Sunday, August 8, 2010
Mixing up the Medicine: What Alcohol Doesn’t Go With
Drug/Drink interactions are no joke.
--Mixing alcohol with certain antibiotics, like Furozone and Flagyl, can lead to headache, nausea, vomiting, and even convulsions.
--Chronic alcohol consumption increases the risk of liver damage from surgical anesthetics like Ethrane and Fluothane.
--Alcohol decreases the effectiveness of Inderal, a common medication used to control blood pressure.
--Continued high levels of alcohol activate the enzymes that metabolize Tylenol and other forms of acetaminophen into compounds that can impair the functions of the liver. In older persons, the combination markedly increases the risk of gastric bleeding.
Get your exercise, eat your vegetables—and don’t mix alcohol with a list of common medications about as long as your arm. Unfortunate but true. But let’s face it—people cut corners on this matter all the time. People like to drink. With 70 percent of the adult population consuming alcohol at least occasionally, and more than 10 percent consuming it on a daily basis, the 14 billion prescriptions doctors write annually, accounting for more than 2,800 prescription drugs (plus another 2,000 over-the-counter medications) means that the “concurrent use” of booze and pills is inevitable (figures from NIAAA).
But it’s my job to be the wet blanket, and soldier on, and present my readers with a list of common drugs, which, if any of my readers are taking them regularly, means they should not be getting their drink on.
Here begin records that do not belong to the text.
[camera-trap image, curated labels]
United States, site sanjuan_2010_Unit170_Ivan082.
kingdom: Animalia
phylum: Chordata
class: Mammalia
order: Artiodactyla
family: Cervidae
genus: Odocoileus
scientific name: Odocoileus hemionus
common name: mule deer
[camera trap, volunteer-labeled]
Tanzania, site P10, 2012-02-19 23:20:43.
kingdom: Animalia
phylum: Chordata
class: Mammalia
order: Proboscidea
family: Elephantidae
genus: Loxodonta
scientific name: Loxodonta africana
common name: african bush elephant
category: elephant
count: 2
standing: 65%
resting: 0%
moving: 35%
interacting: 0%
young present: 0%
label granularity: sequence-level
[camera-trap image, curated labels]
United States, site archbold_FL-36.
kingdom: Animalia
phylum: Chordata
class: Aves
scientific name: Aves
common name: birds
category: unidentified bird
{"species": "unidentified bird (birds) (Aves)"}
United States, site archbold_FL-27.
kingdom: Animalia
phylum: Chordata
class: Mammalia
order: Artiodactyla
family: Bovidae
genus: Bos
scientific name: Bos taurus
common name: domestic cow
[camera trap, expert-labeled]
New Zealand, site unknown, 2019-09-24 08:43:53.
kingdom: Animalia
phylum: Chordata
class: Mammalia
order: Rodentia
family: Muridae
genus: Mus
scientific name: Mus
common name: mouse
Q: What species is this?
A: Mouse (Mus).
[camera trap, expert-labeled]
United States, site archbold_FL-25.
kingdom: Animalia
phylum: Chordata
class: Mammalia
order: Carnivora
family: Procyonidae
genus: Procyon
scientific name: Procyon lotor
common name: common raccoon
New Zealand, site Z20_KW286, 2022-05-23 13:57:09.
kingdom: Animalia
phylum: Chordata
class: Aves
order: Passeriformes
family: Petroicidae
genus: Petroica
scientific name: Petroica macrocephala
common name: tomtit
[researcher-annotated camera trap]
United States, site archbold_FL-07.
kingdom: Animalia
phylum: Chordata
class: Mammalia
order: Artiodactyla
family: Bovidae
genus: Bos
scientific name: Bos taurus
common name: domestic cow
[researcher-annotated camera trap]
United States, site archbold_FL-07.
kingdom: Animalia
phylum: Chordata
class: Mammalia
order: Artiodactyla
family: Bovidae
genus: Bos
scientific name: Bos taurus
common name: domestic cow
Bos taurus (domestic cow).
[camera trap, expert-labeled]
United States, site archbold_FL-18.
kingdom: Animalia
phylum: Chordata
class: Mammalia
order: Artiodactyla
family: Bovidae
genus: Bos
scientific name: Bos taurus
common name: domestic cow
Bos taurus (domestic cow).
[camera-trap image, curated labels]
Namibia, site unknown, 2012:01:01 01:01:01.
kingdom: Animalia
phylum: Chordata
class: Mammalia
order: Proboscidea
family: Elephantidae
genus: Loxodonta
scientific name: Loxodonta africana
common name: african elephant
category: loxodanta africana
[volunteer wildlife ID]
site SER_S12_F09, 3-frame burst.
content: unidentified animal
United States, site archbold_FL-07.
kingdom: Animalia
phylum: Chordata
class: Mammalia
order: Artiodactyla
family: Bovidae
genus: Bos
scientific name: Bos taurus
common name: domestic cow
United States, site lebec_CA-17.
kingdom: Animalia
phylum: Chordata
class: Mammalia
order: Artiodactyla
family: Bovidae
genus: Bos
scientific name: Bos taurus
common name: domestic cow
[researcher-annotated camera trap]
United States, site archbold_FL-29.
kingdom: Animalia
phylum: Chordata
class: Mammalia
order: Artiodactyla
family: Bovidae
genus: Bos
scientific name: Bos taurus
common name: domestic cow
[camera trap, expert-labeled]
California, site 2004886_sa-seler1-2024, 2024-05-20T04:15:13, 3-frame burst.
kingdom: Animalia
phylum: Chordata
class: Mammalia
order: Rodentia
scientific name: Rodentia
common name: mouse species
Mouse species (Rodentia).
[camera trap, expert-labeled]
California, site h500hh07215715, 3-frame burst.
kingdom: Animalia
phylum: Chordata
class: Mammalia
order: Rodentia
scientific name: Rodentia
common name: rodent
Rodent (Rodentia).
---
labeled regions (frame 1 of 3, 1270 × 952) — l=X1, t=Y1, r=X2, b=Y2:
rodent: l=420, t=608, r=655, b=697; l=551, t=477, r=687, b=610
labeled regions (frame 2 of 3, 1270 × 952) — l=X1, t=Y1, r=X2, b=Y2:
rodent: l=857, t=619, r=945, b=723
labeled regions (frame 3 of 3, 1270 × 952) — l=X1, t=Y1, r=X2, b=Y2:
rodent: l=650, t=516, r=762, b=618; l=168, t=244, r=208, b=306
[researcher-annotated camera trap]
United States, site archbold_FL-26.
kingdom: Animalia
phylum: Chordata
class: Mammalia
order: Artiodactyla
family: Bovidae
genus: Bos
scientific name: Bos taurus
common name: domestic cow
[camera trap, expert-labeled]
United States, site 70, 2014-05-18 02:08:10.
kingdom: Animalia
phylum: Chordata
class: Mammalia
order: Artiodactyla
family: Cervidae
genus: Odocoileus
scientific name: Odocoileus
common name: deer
What is actually going on when alcohol and prescription drugs interact? The amount of drug that reaches its site of action is known as its availability. Alcohol can have a direct effect on a drug’s availability and hence its effectiveness. Alcohol in acute doses—a drink now and then, or a few drinks over several hours—can increase a drug’s availability by competing for the same set of enzymes of metabolization. This increases the chances of harmful side effects. Alcohol in chronic doses—long-term heavy drinking—can have the opposite effect, decreasing a drug’s availability and effectiveness by activating metabolizing enzymes, even in the absence of alcohol.
I have edited the list to eliminate low-risk, trivial, or commonly understood interactions. Most people, for example, know that drinking seriously on top of prescription sedatives, opiates and other painkillers, or anti-anxiety medications like Xanax and Valium, is universally understood to be a risky venture. That particular combination is how lots of people stop breathing, permanently.
Having glossed those categories, we move on to a blizzard of other restrictions for daily drinkers, some very serious, some less so. They have been culled from the University of Rochester’s excellent University Health Service site, and from publications available at the website for the National Institute on Alcohol Abuse and Alcoholism (NIAAA). An extensive list of references can be found at NIAAA’s Alcohol Alert.
--Other antibiotics that may be responsible for adverse effects, according to the NIAAA, includes Acrodantin, Flagyl, Grisactin, Nizoral, Nydrazid, Seromycin, and Tindamax (all trade names).
--Cardiovascular medication that can cause possible problems if combined regularly with alcohol include Coumadin and Nitroglycerin which may become less effective, while blood pressure meds like Catapres, Lopressor, Accupril, and several others may lead to dizziness and fainting. The NIAAA also notes potential reductions in the therapeutic effects of reserpine, methyldopa, hydralizine, and guanethidine.
--Allergies/cold medications react with alcohol in the usual way—increased drowsiness, and possible dizziness, particularly in the elderly. Drugs containing diphenhydramine, like Benadryl, or chlorpheniramine, like Tylenol Cold and Flu, can prove substantially more sedating with alcohol.
--The anti-ulcer medications Tagamet and Zantac “increase the availability of a low dose of alcohol under some circumstances.”
--Thorazine, a common antipsychotic, can lead to “fatal breathing difficulties” when combined with alcohol, according to the NIAAA.
--The anti-seizure drug Dilantin may not control epileptic seizures as effectively in chronic drinkers.
There are others, too many to list here. But if you are a chronic drinker—and you know who you are—don’t be so quick to dismiss the variously-worded DO NOT MIX WITH ALCOHOL warnings if you find them on your pill bottles.